In analyses with basic adjustment, log U-TXM was marginally statistically significantly associated with SVE-R, with major bleeds, and with cancer (Figure 2). The HRs for SVE-R and cancer attenuated somewhat with increasing adjustment for predictors of U-TXM (particularly for current smoking status), whereas the HR for major bleed remained similar (Figure 2). After adjustment for the first 19 prediction parameters of log U-TXM, log U-TXM was still marginally statistically significantly associated with SVE-R (HR 1.09; 95% CI 1.00–1.18; P = .041) and major bleed (HR 1.16; 95% CI 1.01–1.34; P = .040) but was not statistically significantly associated with cancer (HR 1.06, 95% CI 0.98–1.14, P = .15) and showed no deviation from broad linearity for any outcome (Figure 3).

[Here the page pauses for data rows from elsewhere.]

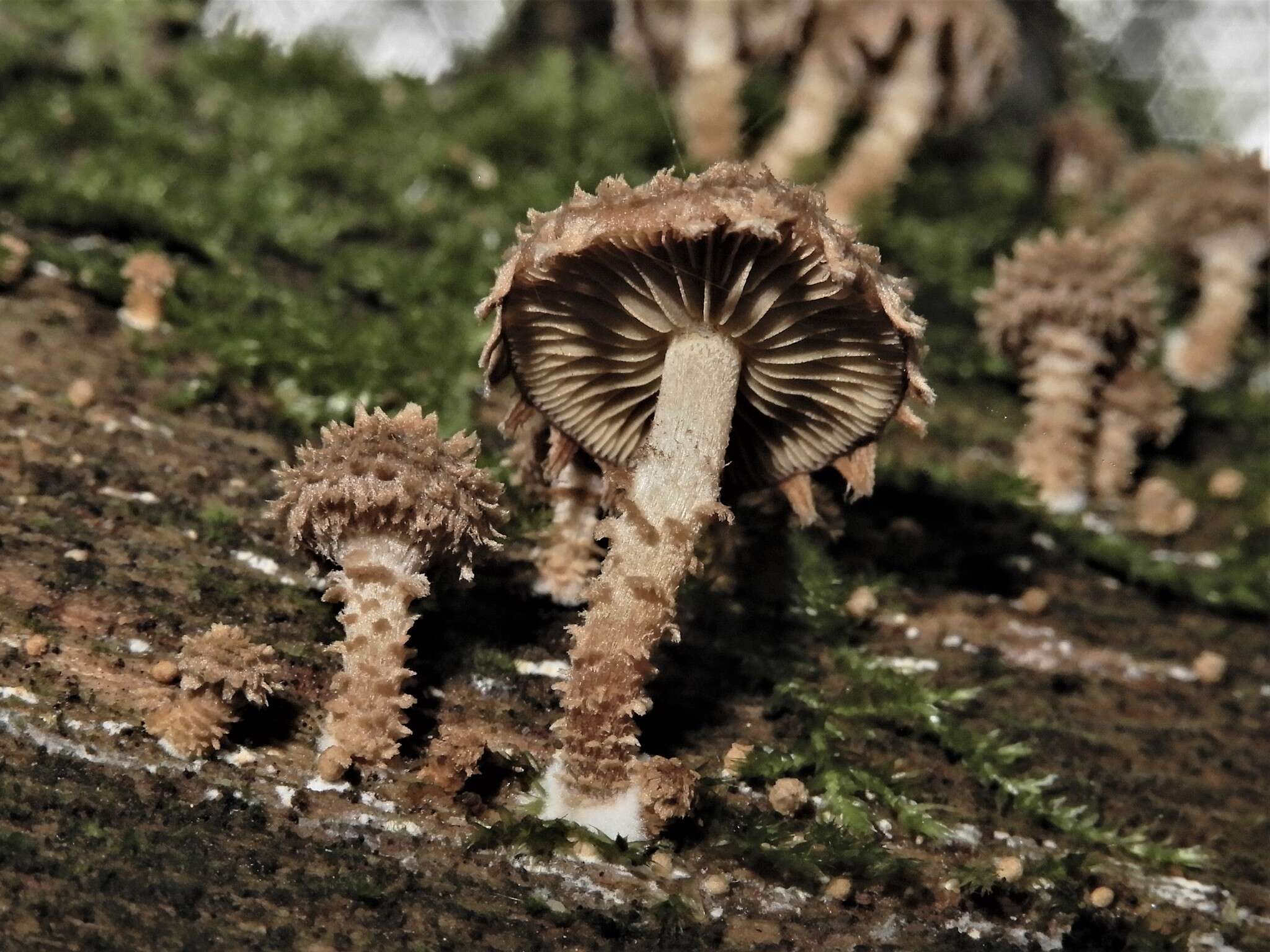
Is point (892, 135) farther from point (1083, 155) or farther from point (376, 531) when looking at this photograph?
point (376, 531)

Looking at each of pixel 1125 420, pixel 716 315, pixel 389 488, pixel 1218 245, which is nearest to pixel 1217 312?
pixel 1218 245

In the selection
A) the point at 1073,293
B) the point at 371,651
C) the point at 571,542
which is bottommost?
the point at 371,651

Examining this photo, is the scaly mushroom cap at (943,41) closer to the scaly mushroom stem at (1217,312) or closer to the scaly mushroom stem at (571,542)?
the scaly mushroom stem at (1217,312)

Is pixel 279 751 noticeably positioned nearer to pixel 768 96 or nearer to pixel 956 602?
pixel 956 602

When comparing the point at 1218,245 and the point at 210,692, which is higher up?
the point at 1218,245

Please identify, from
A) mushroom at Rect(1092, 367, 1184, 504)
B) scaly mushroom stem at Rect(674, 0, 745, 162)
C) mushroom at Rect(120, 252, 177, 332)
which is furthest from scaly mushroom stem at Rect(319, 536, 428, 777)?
scaly mushroom stem at Rect(674, 0, 745, 162)

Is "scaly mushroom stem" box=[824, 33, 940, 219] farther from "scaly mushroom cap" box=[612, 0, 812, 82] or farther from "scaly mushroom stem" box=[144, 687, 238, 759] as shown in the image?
"scaly mushroom stem" box=[144, 687, 238, 759]

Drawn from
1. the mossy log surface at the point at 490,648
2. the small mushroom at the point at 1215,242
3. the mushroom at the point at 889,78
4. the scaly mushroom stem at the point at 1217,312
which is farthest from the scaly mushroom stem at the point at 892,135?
the scaly mushroom stem at the point at 1217,312

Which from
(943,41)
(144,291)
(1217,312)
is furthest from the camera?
(943,41)
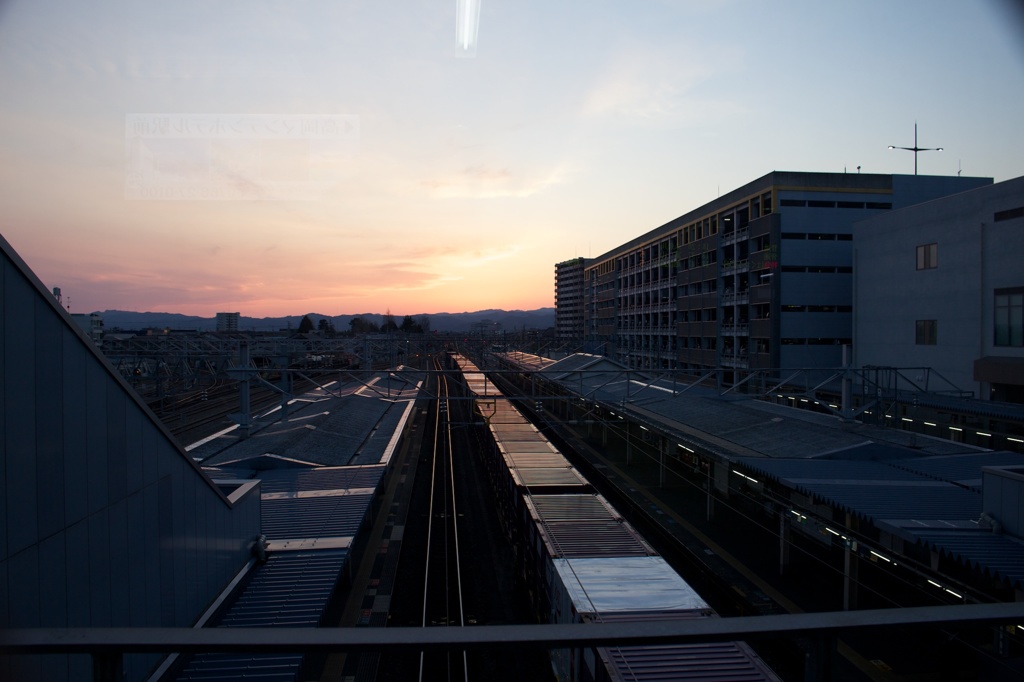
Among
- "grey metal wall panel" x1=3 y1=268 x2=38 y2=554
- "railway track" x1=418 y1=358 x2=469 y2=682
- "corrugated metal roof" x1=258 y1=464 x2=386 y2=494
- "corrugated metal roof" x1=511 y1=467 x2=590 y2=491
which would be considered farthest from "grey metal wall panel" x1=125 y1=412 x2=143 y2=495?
"corrugated metal roof" x1=511 y1=467 x2=590 y2=491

Linear associations of baseline (off-treatment) log urinary 11-dehydro-thromboxane B₂ with the outcomes (Serious vascular event or revascularization [A], Major bleed [B] and Any cancer [C]) incrementally adjusting for predictors of log urinary 11-dehydro-thromboxane B₂. A stepwise selection model was used to find baseline predictors of log urinary 11-dehydro-thromboxane B₂ in both treatment arms. The basic adjustors age group, sex, urine volume assayed, and treatment allocation were forced into the model. The association of log urinary 11-dehydro-thromboxane B₂ with outcome was then modelled by adjusting for the predictors of log urinary 11-dehydro-thromboxane B₂, with the factors added incrementally in the order they were selected in the prediction model. *SD of log urinary 11-dehydro-thromboxane B₂ is 0.622. Hence, 1 SD corresponds to an exp(0.622) = 1.862 fold higher urinary 11-dehydro-thromboxane B₂. CI, confidence interval; n, number of events; SD, standard deviation; U-TXM, urinary 11-dehydro-thromboxane B₂

Associations of baseline (off-treatment) log urinary 11-dehydro-thromboxane B₂ with outcomes (A, B and C as in Figure 2). Adjusted for treatment allocation, basic factors, and predictors of log urinary 11-dehydro-thromboxane B₂. Model estimates and their floating absolute risk confidence intervals are plotted at the overall geometric mean urinary 11-dehydro-thromboxane B₂ within quartile and randomized treatment allocation, with the placebo and aspirin arms offset by ±0.05 log urinary 11-dehydro-thromboxane B₂ respectively to ensure the confidence intervals are distinguishable. The hazard ratio per 1 SD of log urinary 11-dehydro-thromboxane B₂ is constrained to have the same slope in both placebo- and aspirin-allocated arms. SD of log urinary 11-dehydro-thromboxane B₂ is 0.622. Hence, 1 SD corresponds to an exp(0.622) = 1.862 fold higher urinary 11-dehydro-thromboxane B₂. CI, confidence interval; n, number of events; SD, standard deviation; U-TXM, urinary 11-dehydro-thromboxane B₂

There was no statistically significant heterogeneity in the strength of the associations by subsequent allocation to aspirin vs. placebo (P > .70; Figure 4). Furthermore, there was no heterogeneity in the effects of aspirin on outcomes by quartile of baseline U-TXM (P > .30; see Supplementary data online, Figure S5). Amongst the components of the main outcomes, the strongest association in the SVE-R outcome was observed for vascular death (HR 1.37; 95% CI 1.15–1.62), while the association between log U-TXM and major bleed appeared to be driven by gastrointestinal bleed (HR 1.43; 95% CI 1.16–1.76) (Figure 5). In a sensitivity analysis, no association was found between log U-TXM and a composite of non-vascular, non-cancer outcomes classified by MedDRA (HR 1.00; 95% CI 0.95–1.04; Figure 5).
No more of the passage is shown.